Extracted records
= = = =
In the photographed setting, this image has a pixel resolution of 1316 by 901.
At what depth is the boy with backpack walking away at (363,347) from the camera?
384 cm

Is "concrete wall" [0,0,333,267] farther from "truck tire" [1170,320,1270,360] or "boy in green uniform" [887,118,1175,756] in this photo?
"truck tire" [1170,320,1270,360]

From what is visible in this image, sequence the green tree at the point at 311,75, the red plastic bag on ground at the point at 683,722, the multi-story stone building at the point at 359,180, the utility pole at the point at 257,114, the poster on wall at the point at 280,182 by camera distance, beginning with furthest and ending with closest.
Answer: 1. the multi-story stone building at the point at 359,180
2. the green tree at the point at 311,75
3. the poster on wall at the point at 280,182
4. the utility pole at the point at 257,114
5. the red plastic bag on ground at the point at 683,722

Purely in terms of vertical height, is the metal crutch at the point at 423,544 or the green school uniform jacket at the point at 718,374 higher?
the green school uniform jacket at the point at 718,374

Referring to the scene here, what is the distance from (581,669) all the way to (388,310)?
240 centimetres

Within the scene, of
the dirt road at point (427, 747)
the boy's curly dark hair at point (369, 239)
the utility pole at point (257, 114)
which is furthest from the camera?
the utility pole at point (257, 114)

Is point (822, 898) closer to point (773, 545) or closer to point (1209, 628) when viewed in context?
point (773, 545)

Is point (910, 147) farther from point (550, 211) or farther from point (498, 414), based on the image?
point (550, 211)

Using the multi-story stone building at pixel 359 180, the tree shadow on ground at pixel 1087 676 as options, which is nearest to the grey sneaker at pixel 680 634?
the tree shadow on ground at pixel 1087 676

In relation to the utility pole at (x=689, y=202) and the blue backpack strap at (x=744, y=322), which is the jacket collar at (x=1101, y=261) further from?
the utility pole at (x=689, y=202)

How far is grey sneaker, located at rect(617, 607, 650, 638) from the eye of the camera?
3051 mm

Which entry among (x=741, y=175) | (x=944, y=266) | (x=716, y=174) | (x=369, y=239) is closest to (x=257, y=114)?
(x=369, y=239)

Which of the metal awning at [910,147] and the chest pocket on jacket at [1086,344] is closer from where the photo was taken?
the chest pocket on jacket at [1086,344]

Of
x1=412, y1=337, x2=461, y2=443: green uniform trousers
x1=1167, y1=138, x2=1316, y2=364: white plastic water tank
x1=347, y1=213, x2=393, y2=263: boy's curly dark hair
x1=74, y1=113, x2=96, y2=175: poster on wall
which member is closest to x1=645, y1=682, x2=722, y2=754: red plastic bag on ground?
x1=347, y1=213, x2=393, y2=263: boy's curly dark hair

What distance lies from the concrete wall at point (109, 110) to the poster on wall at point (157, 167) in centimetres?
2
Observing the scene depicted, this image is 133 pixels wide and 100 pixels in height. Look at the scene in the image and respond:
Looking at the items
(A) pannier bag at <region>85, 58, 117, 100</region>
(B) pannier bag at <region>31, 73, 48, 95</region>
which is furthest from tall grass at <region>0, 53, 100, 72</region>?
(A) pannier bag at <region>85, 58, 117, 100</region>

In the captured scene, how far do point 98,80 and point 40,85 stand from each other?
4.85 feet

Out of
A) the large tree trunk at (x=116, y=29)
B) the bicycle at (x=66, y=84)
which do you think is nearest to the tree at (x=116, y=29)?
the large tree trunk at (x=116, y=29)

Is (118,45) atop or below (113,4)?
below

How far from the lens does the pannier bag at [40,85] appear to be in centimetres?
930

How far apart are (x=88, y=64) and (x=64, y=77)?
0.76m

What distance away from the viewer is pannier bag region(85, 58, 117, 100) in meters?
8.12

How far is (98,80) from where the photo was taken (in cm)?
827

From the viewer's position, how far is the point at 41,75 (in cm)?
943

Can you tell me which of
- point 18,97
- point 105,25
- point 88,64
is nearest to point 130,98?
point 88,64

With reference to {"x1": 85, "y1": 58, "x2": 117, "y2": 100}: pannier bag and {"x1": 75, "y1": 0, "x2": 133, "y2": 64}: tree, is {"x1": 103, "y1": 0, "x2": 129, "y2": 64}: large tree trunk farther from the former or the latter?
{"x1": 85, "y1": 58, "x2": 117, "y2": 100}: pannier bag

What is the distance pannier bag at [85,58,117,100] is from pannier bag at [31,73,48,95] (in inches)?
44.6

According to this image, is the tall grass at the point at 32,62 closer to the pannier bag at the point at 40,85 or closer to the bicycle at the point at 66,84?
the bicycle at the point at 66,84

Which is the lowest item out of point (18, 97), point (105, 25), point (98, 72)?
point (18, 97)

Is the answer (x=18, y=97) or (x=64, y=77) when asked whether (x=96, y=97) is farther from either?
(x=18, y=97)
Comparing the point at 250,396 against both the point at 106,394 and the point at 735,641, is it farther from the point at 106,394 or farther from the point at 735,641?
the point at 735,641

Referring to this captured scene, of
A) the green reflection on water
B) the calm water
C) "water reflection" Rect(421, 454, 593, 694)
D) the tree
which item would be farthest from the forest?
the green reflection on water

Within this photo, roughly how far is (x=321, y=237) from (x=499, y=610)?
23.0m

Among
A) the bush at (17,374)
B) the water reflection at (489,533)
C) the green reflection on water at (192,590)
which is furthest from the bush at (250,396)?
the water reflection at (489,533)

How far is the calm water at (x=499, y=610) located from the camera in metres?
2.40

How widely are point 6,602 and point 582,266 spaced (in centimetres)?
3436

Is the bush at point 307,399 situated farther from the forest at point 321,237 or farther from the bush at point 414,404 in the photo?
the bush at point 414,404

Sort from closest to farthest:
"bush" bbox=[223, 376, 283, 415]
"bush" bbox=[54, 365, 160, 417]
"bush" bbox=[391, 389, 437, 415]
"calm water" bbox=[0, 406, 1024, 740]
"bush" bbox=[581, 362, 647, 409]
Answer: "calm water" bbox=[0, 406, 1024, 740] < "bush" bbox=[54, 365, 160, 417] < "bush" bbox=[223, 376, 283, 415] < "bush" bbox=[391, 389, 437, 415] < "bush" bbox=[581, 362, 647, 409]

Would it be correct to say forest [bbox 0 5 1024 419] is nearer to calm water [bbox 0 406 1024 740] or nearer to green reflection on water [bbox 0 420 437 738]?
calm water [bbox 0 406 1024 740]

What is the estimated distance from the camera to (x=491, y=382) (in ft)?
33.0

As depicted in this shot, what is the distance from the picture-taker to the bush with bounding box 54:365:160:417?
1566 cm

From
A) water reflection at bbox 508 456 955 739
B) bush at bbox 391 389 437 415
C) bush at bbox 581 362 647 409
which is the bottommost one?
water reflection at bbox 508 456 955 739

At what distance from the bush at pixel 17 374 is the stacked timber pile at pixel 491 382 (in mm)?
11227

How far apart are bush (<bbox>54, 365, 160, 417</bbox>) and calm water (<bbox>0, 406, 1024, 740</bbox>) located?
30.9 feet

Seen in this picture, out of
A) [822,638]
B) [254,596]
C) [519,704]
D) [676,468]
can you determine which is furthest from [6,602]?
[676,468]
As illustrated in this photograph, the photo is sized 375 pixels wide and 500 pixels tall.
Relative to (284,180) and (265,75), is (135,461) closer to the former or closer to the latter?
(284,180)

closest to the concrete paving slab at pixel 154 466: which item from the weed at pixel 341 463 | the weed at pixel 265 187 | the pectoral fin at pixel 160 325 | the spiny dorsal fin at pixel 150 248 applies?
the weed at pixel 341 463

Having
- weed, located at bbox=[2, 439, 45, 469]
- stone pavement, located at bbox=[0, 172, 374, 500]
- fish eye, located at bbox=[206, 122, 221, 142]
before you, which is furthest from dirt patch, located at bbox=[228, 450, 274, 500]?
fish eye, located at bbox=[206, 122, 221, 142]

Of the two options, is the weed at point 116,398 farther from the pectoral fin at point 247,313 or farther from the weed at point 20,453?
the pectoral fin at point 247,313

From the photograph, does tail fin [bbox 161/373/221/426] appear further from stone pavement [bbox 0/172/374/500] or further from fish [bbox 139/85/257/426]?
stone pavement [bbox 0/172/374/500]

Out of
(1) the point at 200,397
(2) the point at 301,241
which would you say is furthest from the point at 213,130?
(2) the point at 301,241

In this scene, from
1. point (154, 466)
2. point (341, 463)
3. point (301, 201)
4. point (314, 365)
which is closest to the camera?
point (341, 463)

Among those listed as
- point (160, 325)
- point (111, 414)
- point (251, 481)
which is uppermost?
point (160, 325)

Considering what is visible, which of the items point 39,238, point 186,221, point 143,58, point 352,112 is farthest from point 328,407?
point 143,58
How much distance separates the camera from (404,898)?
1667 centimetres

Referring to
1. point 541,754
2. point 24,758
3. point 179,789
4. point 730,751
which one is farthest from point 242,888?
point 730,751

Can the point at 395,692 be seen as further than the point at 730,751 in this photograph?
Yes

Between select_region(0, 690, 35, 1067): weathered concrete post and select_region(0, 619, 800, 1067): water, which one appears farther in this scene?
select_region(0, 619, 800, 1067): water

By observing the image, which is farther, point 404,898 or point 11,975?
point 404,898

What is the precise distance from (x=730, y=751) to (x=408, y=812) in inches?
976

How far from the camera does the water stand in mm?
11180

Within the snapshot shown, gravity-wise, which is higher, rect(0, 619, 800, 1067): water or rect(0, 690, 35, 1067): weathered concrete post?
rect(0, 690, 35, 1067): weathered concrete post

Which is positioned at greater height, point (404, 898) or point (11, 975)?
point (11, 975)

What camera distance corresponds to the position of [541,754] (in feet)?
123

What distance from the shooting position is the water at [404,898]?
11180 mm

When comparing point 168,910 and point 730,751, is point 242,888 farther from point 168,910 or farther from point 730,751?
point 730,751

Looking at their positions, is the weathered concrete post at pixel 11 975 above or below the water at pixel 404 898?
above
= = = =
_The request_
Output the items from the start of the records through the line containing "240 centimetres" (both included) as a two-column CSV with the headers item and answer. Give one row per item, with each field in quotes and any line breaks replaced by spaces.

_Full answer_
item,answer
"In the photographed setting, this image has a pixel resolution of 1316 by 901. At what depth is the boy with backpack walking away at (363,347) from the camera?","384 cm"
"Is ""concrete wall"" [0,0,333,267] farther from ""truck tire"" [1170,320,1270,360] or ""boy in green uniform"" [887,118,1175,756] in this photo?","""truck tire"" [1170,320,1270,360]"
"From what is visible in this image, sequence the green tree at the point at 311,75, the red plastic bag on ground at the point at 683,722, the multi-story stone building at the point at 359,180, the utility pole at the point at 257,114, the poster on wall at the point at 280,182 by camera distance, beginning with furthest and ending with closest. Answer:","1. the multi-story stone building at the point at 359,180 2. the green tree at the point at 311,75 3. the poster on wall at the point at 280,182 4. the utility pole at the point at 257,114 5. the red plastic bag on ground at the point at 683,722"
"Purely in terms of vertical height, is the metal crutch at the point at 423,544 or the green school uniform jacket at the point at 718,374 higher?","the green school uniform jacket at the point at 718,374"
"Referring to the scene here, what is the distance from (581,669) all the way to (388,310)?","240 centimetres"